TASK DESCRIPTION: Restate exactly the lines below, from the one containing "Unit 221 UML" through the final line, and leave out the pictures.

DATASET SECTION:
---*---
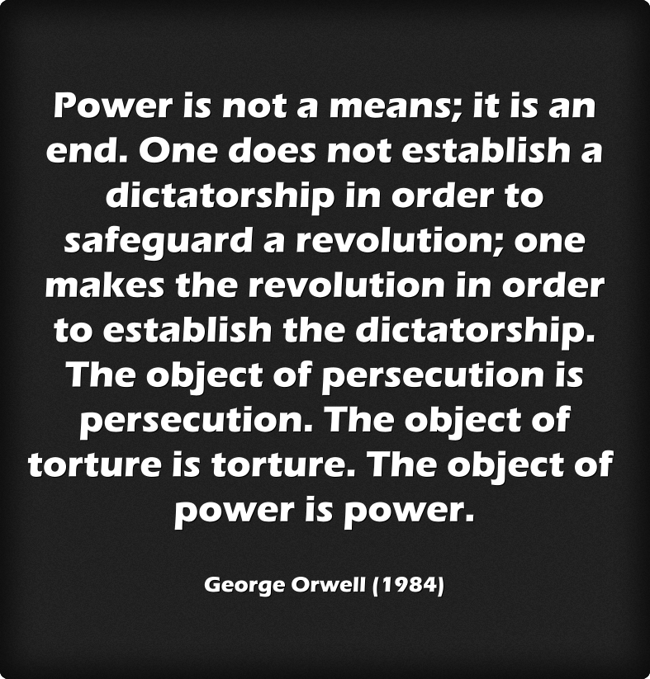 Power is not a means it is an end one does not establish quozio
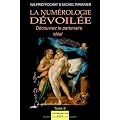 La Num�rologie Devoilee, tome 2 : D�couvrez le partenaire id�al
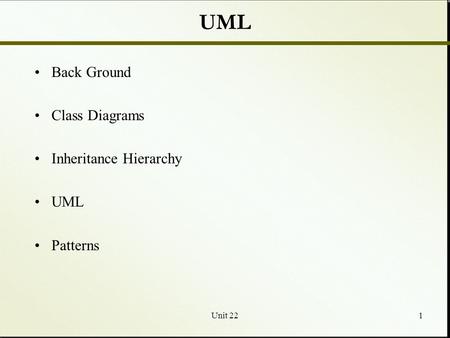 Unit 221 UML Back Ground Class Diagrams Inheritance Hierarchy UML Patterns.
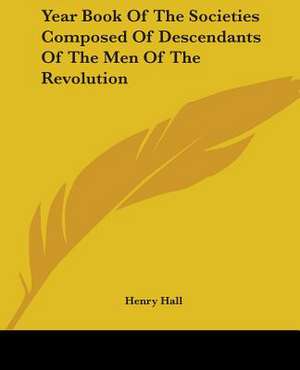 Year Book Of The Societies Composed Of Descendants Of The Men Of The Revolution de Henry Hall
---*---
SOLUTION:
 Unit 221 UML Back Ground Class Diagrams Inheritance Hierarchy UML Patterns.
 Year Book Of The Societies Composed Of Descendants Of The Men Of The Revolution de Henry Hall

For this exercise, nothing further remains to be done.